=== Exercise objective ===
Collect every line of the entries below that contains the string "pixel". Case counts.

## begin Records shown

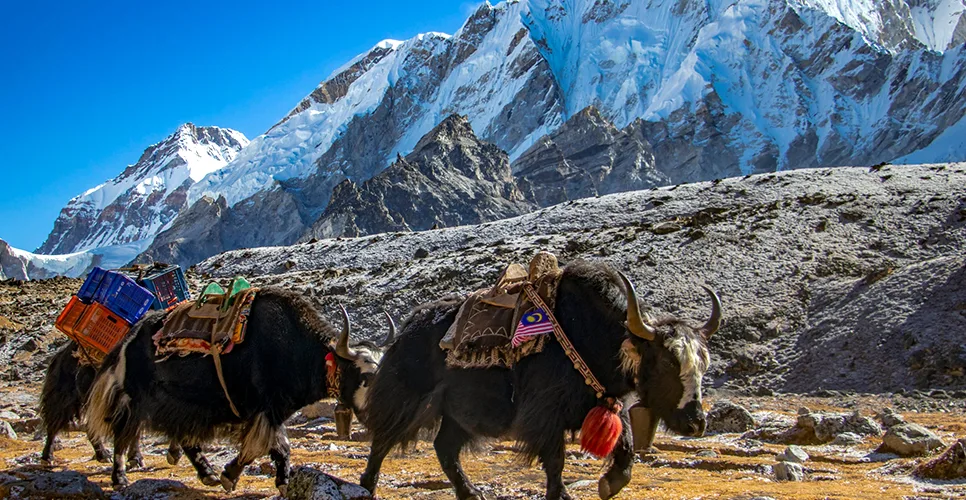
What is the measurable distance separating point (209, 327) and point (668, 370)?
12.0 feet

## end Records shown
## begin Records shown

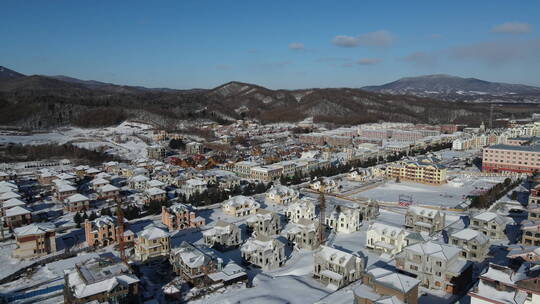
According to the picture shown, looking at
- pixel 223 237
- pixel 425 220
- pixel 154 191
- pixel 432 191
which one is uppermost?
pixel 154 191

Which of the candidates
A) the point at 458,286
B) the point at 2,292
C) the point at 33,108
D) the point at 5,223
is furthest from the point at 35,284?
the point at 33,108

## end Records shown

=== The completed task ===
- pixel 223 237
- pixel 425 220
- pixel 154 191
- pixel 432 191
pixel 154 191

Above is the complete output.